# ISTRUZIONI DEL COMPITO
Ricopia tutti i record seguenti parola per parola, senza alcuna modifica.

(Elementi del dataset)
════════
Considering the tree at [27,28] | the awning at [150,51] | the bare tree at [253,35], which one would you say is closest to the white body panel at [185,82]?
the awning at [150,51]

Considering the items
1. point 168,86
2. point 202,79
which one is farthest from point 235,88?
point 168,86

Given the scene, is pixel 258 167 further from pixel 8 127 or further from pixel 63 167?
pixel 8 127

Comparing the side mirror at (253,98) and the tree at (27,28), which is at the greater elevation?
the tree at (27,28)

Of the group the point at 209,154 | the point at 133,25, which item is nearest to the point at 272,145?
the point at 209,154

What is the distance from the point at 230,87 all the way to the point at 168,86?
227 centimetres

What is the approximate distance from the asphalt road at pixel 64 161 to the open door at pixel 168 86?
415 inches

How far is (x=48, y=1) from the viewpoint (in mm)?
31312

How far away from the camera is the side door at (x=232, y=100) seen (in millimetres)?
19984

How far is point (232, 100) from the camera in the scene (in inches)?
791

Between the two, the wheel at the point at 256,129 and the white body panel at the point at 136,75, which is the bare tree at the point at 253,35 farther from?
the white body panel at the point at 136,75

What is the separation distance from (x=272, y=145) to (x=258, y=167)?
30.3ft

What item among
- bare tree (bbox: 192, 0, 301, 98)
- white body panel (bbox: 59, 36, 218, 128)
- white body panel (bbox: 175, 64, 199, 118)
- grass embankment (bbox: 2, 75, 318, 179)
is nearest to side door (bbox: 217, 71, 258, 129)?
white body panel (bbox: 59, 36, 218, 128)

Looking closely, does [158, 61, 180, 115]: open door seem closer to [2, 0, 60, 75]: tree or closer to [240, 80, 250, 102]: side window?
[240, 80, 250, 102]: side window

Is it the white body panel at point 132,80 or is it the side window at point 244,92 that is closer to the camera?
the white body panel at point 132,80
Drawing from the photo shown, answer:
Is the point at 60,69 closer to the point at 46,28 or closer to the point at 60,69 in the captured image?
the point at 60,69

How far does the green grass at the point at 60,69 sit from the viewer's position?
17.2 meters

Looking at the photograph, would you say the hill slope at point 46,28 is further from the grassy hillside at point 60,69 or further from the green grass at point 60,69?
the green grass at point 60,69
════════
# SOLUZIONE PROPOSTA
Considering the tree at [27,28] | the awning at [150,51] | the bare tree at [253,35], which one would you say is closest to the white body panel at [185,82]?
the awning at [150,51]

Considering the items
1. point 168,86
2. point 202,79
which one is farthest from point 235,88?
point 168,86

Given the scene, is pixel 258 167 further from pixel 8 127 or further from pixel 63 167?
pixel 8 127

Comparing the side mirror at (253,98) and the tree at (27,28), which is at the greater elevation?
the tree at (27,28)

Of the group the point at 209,154 | the point at 133,25, which item is nearest to the point at 272,145?
the point at 209,154

What is the distance from the point at 230,87 all the way to the point at 168,86?
227 centimetres

What is the approximate distance from the asphalt road at pixel 64 161 to the open door at pixel 168 86?
415 inches

How far is (x=48, y=1) from the viewpoint (in mm)?
31312

How far away from the camera is the side door at (x=232, y=100) seen (in millimetres)?
19984

How far is point (232, 100) from the camera in the scene (in inches)?
791

Between the two, the wheel at the point at 256,129 and the white body panel at the point at 136,75, which is the bare tree at the point at 253,35 farther from?
the white body panel at the point at 136,75

What is the separation distance from (x=272, y=145) to (x=258, y=167)?
30.3ft

What item among
- bare tree (bbox: 192, 0, 301, 98)
- white body panel (bbox: 59, 36, 218, 128)
- white body panel (bbox: 175, 64, 199, 118)
- grass embankment (bbox: 2, 75, 318, 179)
is nearest to side door (bbox: 217, 71, 258, 129)?
white body panel (bbox: 59, 36, 218, 128)

Looking closely, does [158, 61, 180, 115]: open door seem closer to [2, 0, 60, 75]: tree or closer to [240, 80, 250, 102]: side window?
[240, 80, 250, 102]: side window

Is it the white body panel at point 132,80 or is it the side window at point 244,92 that is closer to the camera?
the white body panel at point 132,80
Drawing from the photo shown, answer:
Is the point at 60,69 closer to the point at 46,28 or closer to the point at 60,69 in the captured image?
the point at 60,69

How far does the green grass at the point at 60,69 sit from the viewer's position?
17.2 meters

Looking at the photograph, would you say the hill slope at point 46,28 is further from the grassy hillside at point 60,69 or further from the green grass at point 60,69?
the green grass at point 60,69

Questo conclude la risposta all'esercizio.